Output every line of the entries below as a JSON list of strings, one string per line, omitting blank lines. Leave the pictures out of the answer.
[Start of Attachment]
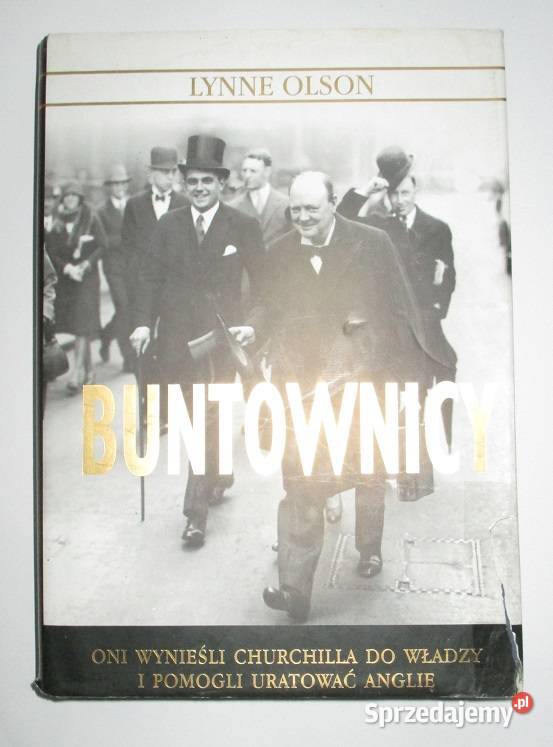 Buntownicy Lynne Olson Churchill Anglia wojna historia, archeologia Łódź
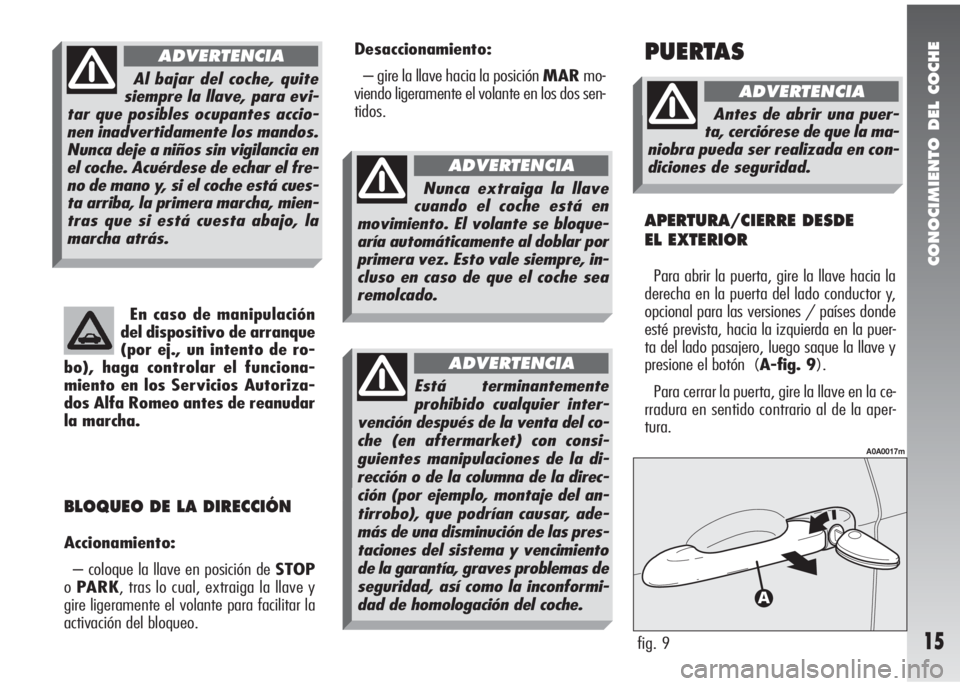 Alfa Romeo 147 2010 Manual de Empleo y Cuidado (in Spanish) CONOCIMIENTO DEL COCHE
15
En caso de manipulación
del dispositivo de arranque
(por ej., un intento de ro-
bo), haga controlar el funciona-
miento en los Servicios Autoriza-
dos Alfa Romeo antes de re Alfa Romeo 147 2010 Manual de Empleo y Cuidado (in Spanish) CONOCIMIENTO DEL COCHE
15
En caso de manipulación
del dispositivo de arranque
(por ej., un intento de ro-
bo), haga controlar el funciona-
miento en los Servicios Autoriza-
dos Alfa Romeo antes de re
[End of Attachment]
- [EXPECTED ANSWER]:
[
  " Buntownicy Lynne Olson Churchill Anglia wojna historia, archeologia Łódź",
  " Alfa Romeo 147 2010 Manual de Empleo y Cuidado (in Spanish) CONOCIMIENTO DEL COCHE",
  "15",
  "En caso de manipulación",
  "del dispositivo de arranque",
  "(por ej., un intento de ro-",
  "bo), haga controlar el funciona-",
  "miento en los Servicios Autoriza-",
  "dos Alfa Romeo antes de re Alfa Romeo 147 2010 Manual de Empleo y Cuidado (in Spanish) CONOCIMIENTO DEL COCHE",
  "15",
  "En caso de manipulación",
  "del dispositivo de arranque",
  "(por ej., un intento de ro-",
  "bo), haga controlar el funciona-",
  "miento en los Servicios Autoriza-",
  "dos Alfa Romeo antes de re"
]